Re: Custom shardingFn for FileIO

Reuven Lax Wed, 01 May 2019 05:12:44 -0700

I haven't looked at the PR in depth yet, but it appears that someone
running a pipeline today who then tries to update post this PR will have
the coder change to DefaultShardKeyCoder, even if they haven't picked any
custom function. Is that correct, or am I misreading things?


Reuven

On Tue, Apr 30, 2019 at 8:42 AM Jozef Vilcek <jozo.vil...@gmail.com> wrote:

> Hm, what would be the scenario? Have version A running with original
> random sharding and then start version B where I change sharding to some
> custom function?
> So I have to enable the pipeline to digest old keys from GBK restored
> state and also work with new keys produced to GBK going forward?
>
> On Tue, Apr 30, 2019 at 5:32 PM Reuven Lax <re...@google.com> wrote:
>
>> Initial thought on PR: we usually try to limit changing coders in these
>> types of transforms to better support runners that allow in-place updates
>> of pipelines. Can this be done without changing the coder?
>>
>> On Tue, Apr 30, 2019 at 8:21 AM Jozef Vilcek <jozo.vil...@gmail.com>
>> wrote:
>>
>>> I have created a PR for enhancing WriteFiles for custom sharding
>>> function.
>>> https://github.com/apache/beam/pull/8438
>>>
>>> If this sort of change looks good, then next step would be to use in in
>>> Flink runner transform override. Let me know what do you think
>>>
>>> On Fri, Apr 26, 2019 at 9:24 AM Jozef Vilcek <jozo.vil...@gmail.com>
>>> wrote:
>>>
>>>> I guess it is fine to enable shardingFn control only on WriteFiles
>>>> level rather than FileIO. On WriteFiles it can be manipulated in
>>>> PTransformOverride by runner.
+++
In the thread on custom sharding for FileIO, what does Reuven Lax say the coder would change to for someone who updates a running pipeline after the PR, even without picking a custom function?

(Saved data entries)
+++
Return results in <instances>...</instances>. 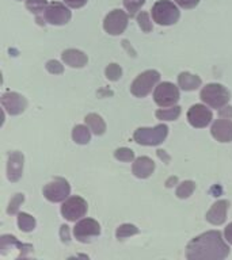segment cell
Masks as SVG:
<instances>
[{
    "label": "cell",
    "mask_w": 232,
    "mask_h": 260,
    "mask_svg": "<svg viewBox=\"0 0 232 260\" xmlns=\"http://www.w3.org/2000/svg\"><path fill=\"white\" fill-rule=\"evenodd\" d=\"M229 255V247L219 231L202 233L189 243L186 257L189 260H223Z\"/></svg>",
    "instance_id": "1"
},
{
    "label": "cell",
    "mask_w": 232,
    "mask_h": 260,
    "mask_svg": "<svg viewBox=\"0 0 232 260\" xmlns=\"http://www.w3.org/2000/svg\"><path fill=\"white\" fill-rule=\"evenodd\" d=\"M199 98L205 105L211 106L212 109H221L229 101V92L224 85L212 83L204 87Z\"/></svg>",
    "instance_id": "2"
},
{
    "label": "cell",
    "mask_w": 232,
    "mask_h": 260,
    "mask_svg": "<svg viewBox=\"0 0 232 260\" xmlns=\"http://www.w3.org/2000/svg\"><path fill=\"white\" fill-rule=\"evenodd\" d=\"M152 18L160 26H170L178 22L179 10L170 0H159L152 7Z\"/></svg>",
    "instance_id": "3"
},
{
    "label": "cell",
    "mask_w": 232,
    "mask_h": 260,
    "mask_svg": "<svg viewBox=\"0 0 232 260\" xmlns=\"http://www.w3.org/2000/svg\"><path fill=\"white\" fill-rule=\"evenodd\" d=\"M168 134V127L166 125H158L155 127H138L133 134L134 141L140 145L155 146L162 144Z\"/></svg>",
    "instance_id": "4"
},
{
    "label": "cell",
    "mask_w": 232,
    "mask_h": 260,
    "mask_svg": "<svg viewBox=\"0 0 232 260\" xmlns=\"http://www.w3.org/2000/svg\"><path fill=\"white\" fill-rule=\"evenodd\" d=\"M159 80H160V75L158 71H154V69L146 71L134 79L130 85V92L137 98L147 96L152 91V88H155V85L158 84Z\"/></svg>",
    "instance_id": "5"
},
{
    "label": "cell",
    "mask_w": 232,
    "mask_h": 260,
    "mask_svg": "<svg viewBox=\"0 0 232 260\" xmlns=\"http://www.w3.org/2000/svg\"><path fill=\"white\" fill-rule=\"evenodd\" d=\"M154 101L163 109L172 107L179 101L178 87H175L172 83H168V81H163L155 88Z\"/></svg>",
    "instance_id": "6"
},
{
    "label": "cell",
    "mask_w": 232,
    "mask_h": 260,
    "mask_svg": "<svg viewBox=\"0 0 232 260\" xmlns=\"http://www.w3.org/2000/svg\"><path fill=\"white\" fill-rule=\"evenodd\" d=\"M128 27V15L122 10H113L106 15L103 28L110 36H120Z\"/></svg>",
    "instance_id": "7"
},
{
    "label": "cell",
    "mask_w": 232,
    "mask_h": 260,
    "mask_svg": "<svg viewBox=\"0 0 232 260\" xmlns=\"http://www.w3.org/2000/svg\"><path fill=\"white\" fill-rule=\"evenodd\" d=\"M87 213V202L80 197H71L63 203L61 214L68 221H76L84 217Z\"/></svg>",
    "instance_id": "8"
},
{
    "label": "cell",
    "mask_w": 232,
    "mask_h": 260,
    "mask_svg": "<svg viewBox=\"0 0 232 260\" xmlns=\"http://www.w3.org/2000/svg\"><path fill=\"white\" fill-rule=\"evenodd\" d=\"M69 192H71V187L65 179L57 178L53 182L48 183L44 187V195L45 198L50 201V202H63L68 198Z\"/></svg>",
    "instance_id": "9"
},
{
    "label": "cell",
    "mask_w": 232,
    "mask_h": 260,
    "mask_svg": "<svg viewBox=\"0 0 232 260\" xmlns=\"http://www.w3.org/2000/svg\"><path fill=\"white\" fill-rule=\"evenodd\" d=\"M45 20L50 24H54V26H61V24H67L71 20V11L68 8L65 7L64 4L57 3V2H53V3L48 4V7L44 12Z\"/></svg>",
    "instance_id": "10"
},
{
    "label": "cell",
    "mask_w": 232,
    "mask_h": 260,
    "mask_svg": "<svg viewBox=\"0 0 232 260\" xmlns=\"http://www.w3.org/2000/svg\"><path fill=\"white\" fill-rule=\"evenodd\" d=\"M101 233V225L93 218H83L73 228V235L81 243H87L91 237Z\"/></svg>",
    "instance_id": "11"
},
{
    "label": "cell",
    "mask_w": 232,
    "mask_h": 260,
    "mask_svg": "<svg viewBox=\"0 0 232 260\" xmlns=\"http://www.w3.org/2000/svg\"><path fill=\"white\" fill-rule=\"evenodd\" d=\"M212 118V111L207 109V106L204 105H193L187 111V121L193 127H205L211 123Z\"/></svg>",
    "instance_id": "12"
},
{
    "label": "cell",
    "mask_w": 232,
    "mask_h": 260,
    "mask_svg": "<svg viewBox=\"0 0 232 260\" xmlns=\"http://www.w3.org/2000/svg\"><path fill=\"white\" fill-rule=\"evenodd\" d=\"M2 106L10 115H19L26 110L27 102L19 93L7 92L2 96Z\"/></svg>",
    "instance_id": "13"
},
{
    "label": "cell",
    "mask_w": 232,
    "mask_h": 260,
    "mask_svg": "<svg viewBox=\"0 0 232 260\" xmlns=\"http://www.w3.org/2000/svg\"><path fill=\"white\" fill-rule=\"evenodd\" d=\"M211 133L215 140L219 142H231L232 141V121L231 119H217L212 125Z\"/></svg>",
    "instance_id": "14"
},
{
    "label": "cell",
    "mask_w": 232,
    "mask_h": 260,
    "mask_svg": "<svg viewBox=\"0 0 232 260\" xmlns=\"http://www.w3.org/2000/svg\"><path fill=\"white\" fill-rule=\"evenodd\" d=\"M23 171V154L19 152H12L8 156L7 178L10 182H18Z\"/></svg>",
    "instance_id": "15"
},
{
    "label": "cell",
    "mask_w": 232,
    "mask_h": 260,
    "mask_svg": "<svg viewBox=\"0 0 232 260\" xmlns=\"http://www.w3.org/2000/svg\"><path fill=\"white\" fill-rule=\"evenodd\" d=\"M228 202L227 201H217L207 213V221L213 225H221L227 218Z\"/></svg>",
    "instance_id": "16"
},
{
    "label": "cell",
    "mask_w": 232,
    "mask_h": 260,
    "mask_svg": "<svg viewBox=\"0 0 232 260\" xmlns=\"http://www.w3.org/2000/svg\"><path fill=\"white\" fill-rule=\"evenodd\" d=\"M155 170V162L151 160L150 157L147 156H142V157L136 158V161L133 162V167H132V171H133L134 176H137L140 179L150 178L152 172Z\"/></svg>",
    "instance_id": "17"
},
{
    "label": "cell",
    "mask_w": 232,
    "mask_h": 260,
    "mask_svg": "<svg viewBox=\"0 0 232 260\" xmlns=\"http://www.w3.org/2000/svg\"><path fill=\"white\" fill-rule=\"evenodd\" d=\"M63 61L71 68H83L87 64V56L77 49H67L63 52Z\"/></svg>",
    "instance_id": "18"
},
{
    "label": "cell",
    "mask_w": 232,
    "mask_h": 260,
    "mask_svg": "<svg viewBox=\"0 0 232 260\" xmlns=\"http://www.w3.org/2000/svg\"><path fill=\"white\" fill-rule=\"evenodd\" d=\"M178 84L183 91H194L201 85V79L189 72H182L178 76Z\"/></svg>",
    "instance_id": "19"
},
{
    "label": "cell",
    "mask_w": 232,
    "mask_h": 260,
    "mask_svg": "<svg viewBox=\"0 0 232 260\" xmlns=\"http://www.w3.org/2000/svg\"><path fill=\"white\" fill-rule=\"evenodd\" d=\"M85 123L89 126L91 132L97 136H102V134L106 132V123L105 121L102 119L98 114H89L87 117L84 118Z\"/></svg>",
    "instance_id": "20"
},
{
    "label": "cell",
    "mask_w": 232,
    "mask_h": 260,
    "mask_svg": "<svg viewBox=\"0 0 232 260\" xmlns=\"http://www.w3.org/2000/svg\"><path fill=\"white\" fill-rule=\"evenodd\" d=\"M90 127L84 125H77L73 127L72 130V138L73 141L76 144H80V145H84V144H89L90 138H91V133H90Z\"/></svg>",
    "instance_id": "21"
},
{
    "label": "cell",
    "mask_w": 232,
    "mask_h": 260,
    "mask_svg": "<svg viewBox=\"0 0 232 260\" xmlns=\"http://www.w3.org/2000/svg\"><path fill=\"white\" fill-rule=\"evenodd\" d=\"M179 115H181L179 106H172L171 109H163L156 111V117L162 121H175V119H178Z\"/></svg>",
    "instance_id": "22"
},
{
    "label": "cell",
    "mask_w": 232,
    "mask_h": 260,
    "mask_svg": "<svg viewBox=\"0 0 232 260\" xmlns=\"http://www.w3.org/2000/svg\"><path fill=\"white\" fill-rule=\"evenodd\" d=\"M18 226L22 232H32L36 228V219L27 213L18 214Z\"/></svg>",
    "instance_id": "23"
},
{
    "label": "cell",
    "mask_w": 232,
    "mask_h": 260,
    "mask_svg": "<svg viewBox=\"0 0 232 260\" xmlns=\"http://www.w3.org/2000/svg\"><path fill=\"white\" fill-rule=\"evenodd\" d=\"M195 188V183L191 182V180H186V182H182L177 188V197L181 199L189 198L191 194H193V191Z\"/></svg>",
    "instance_id": "24"
},
{
    "label": "cell",
    "mask_w": 232,
    "mask_h": 260,
    "mask_svg": "<svg viewBox=\"0 0 232 260\" xmlns=\"http://www.w3.org/2000/svg\"><path fill=\"white\" fill-rule=\"evenodd\" d=\"M137 233L138 229L134 225H132V223H124V225L118 228L117 232H115V236H117L118 240H124L130 237V236L137 235Z\"/></svg>",
    "instance_id": "25"
},
{
    "label": "cell",
    "mask_w": 232,
    "mask_h": 260,
    "mask_svg": "<svg viewBox=\"0 0 232 260\" xmlns=\"http://www.w3.org/2000/svg\"><path fill=\"white\" fill-rule=\"evenodd\" d=\"M26 7H27L28 11L38 15L41 12H45V10L48 7V3H46V0H26Z\"/></svg>",
    "instance_id": "26"
},
{
    "label": "cell",
    "mask_w": 232,
    "mask_h": 260,
    "mask_svg": "<svg viewBox=\"0 0 232 260\" xmlns=\"http://www.w3.org/2000/svg\"><path fill=\"white\" fill-rule=\"evenodd\" d=\"M114 157L120 160V161H124V162H129V161H133L134 158V153L133 150L129 149V148H120L114 152Z\"/></svg>",
    "instance_id": "27"
},
{
    "label": "cell",
    "mask_w": 232,
    "mask_h": 260,
    "mask_svg": "<svg viewBox=\"0 0 232 260\" xmlns=\"http://www.w3.org/2000/svg\"><path fill=\"white\" fill-rule=\"evenodd\" d=\"M137 22H138V26L141 27L142 31H146V32L152 31V22L150 20V15H148V12H146V11L140 12L137 16Z\"/></svg>",
    "instance_id": "28"
},
{
    "label": "cell",
    "mask_w": 232,
    "mask_h": 260,
    "mask_svg": "<svg viewBox=\"0 0 232 260\" xmlns=\"http://www.w3.org/2000/svg\"><path fill=\"white\" fill-rule=\"evenodd\" d=\"M106 73V77L111 81H117L122 75V69L120 65L117 64H110L105 71Z\"/></svg>",
    "instance_id": "29"
},
{
    "label": "cell",
    "mask_w": 232,
    "mask_h": 260,
    "mask_svg": "<svg viewBox=\"0 0 232 260\" xmlns=\"http://www.w3.org/2000/svg\"><path fill=\"white\" fill-rule=\"evenodd\" d=\"M146 0H124V6L130 14V16L136 15V12L144 6Z\"/></svg>",
    "instance_id": "30"
},
{
    "label": "cell",
    "mask_w": 232,
    "mask_h": 260,
    "mask_svg": "<svg viewBox=\"0 0 232 260\" xmlns=\"http://www.w3.org/2000/svg\"><path fill=\"white\" fill-rule=\"evenodd\" d=\"M24 201V195L23 194H16L14 198L11 199V202L8 205V209H7V213L8 214H15L18 213L19 210V206L23 203Z\"/></svg>",
    "instance_id": "31"
},
{
    "label": "cell",
    "mask_w": 232,
    "mask_h": 260,
    "mask_svg": "<svg viewBox=\"0 0 232 260\" xmlns=\"http://www.w3.org/2000/svg\"><path fill=\"white\" fill-rule=\"evenodd\" d=\"M46 69H48L50 73H53V75H61V73L64 72V67L56 60L48 61V62H46Z\"/></svg>",
    "instance_id": "32"
},
{
    "label": "cell",
    "mask_w": 232,
    "mask_h": 260,
    "mask_svg": "<svg viewBox=\"0 0 232 260\" xmlns=\"http://www.w3.org/2000/svg\"><path fill=\"white\" fill-rule=\"evenodd\" d=\"M174 2L182 8H194L199 3V0H174Z\"/></svg>",
    "instance_id": "33"
},
{
    "label": "cell",
    "mask_w": 232,
    "mask_h": 260,
    "mask_svg": "<svg viewBox=\"0 0 232 260\" xmlns=\"http://www.w3.org/2000/svg\"><path fill=\"white\" fill-rule=\"evenodd\" d=\"M64 3L71 8H80L87 3V0H64Z\"/></svg>",
    "instance_id": "34"
},
{
    "label": "cell",
    "mask_w": 232,
    "mask_h": 260,
    "mask_svg": "<svg viewBox=\"0 0 232 260\" xmlns=\"http://www.w3.org/2000/svg\"><path fill=\"white\" fill-rule=\"evenodd\" d=\"M224 237L227 240L228 243L232 244V222L225 228V231H224Z\"/></svg>",
    "instance_id": "35"
},
{
    "label": "cell",
    "mask_w": 232,
    "mask_h": 260,
    "mask_svg": "<svg viewBox=\"0 0 232 260\" xmlns=\"http://www.w3.org/2000/svg\"><path fill=\"white\" fill-rule=\"evenodd\" d=\"M220 115H221V117H227L228 119H231V118H232V107H229V106H228V107H224V109H221V110H220Z\"/></svg>",
    "instance_id": "36"
},
{
    "label": "cell",
    "mask_w": 232,
    "mask_h": 260,
    "mask_svg": "<svg viewBox=\"0 0 232 260\" xmlns=\"http://www.w3.org/2000/svg\"><path fill=\"white\" fill-rule=\"evenodd\" d=\"M61 239H63V241H65V243H68L69 241L68 226H67V225H63V226H61Z\"/></svg>",
    "instance_id": "37"
},
{
    "label": "cell",
    "mask_w": 232,
    "mask_h": 260,
    "mask_svg": "<svg viewBox=\"0 0 232 260\" xmlns=\"http://www.w3.org/2000/svg\"><path fill=\"white\" fill-rule=\"evenodd\" d=\"M177 182H178V179H177V176H171V178L168 179V180H167V182H166V186L167 187H172Z\"/></svg>",
    "instance_id": "38"
}]
</instances>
+++
● Written answer: DefaultShardKeyCoder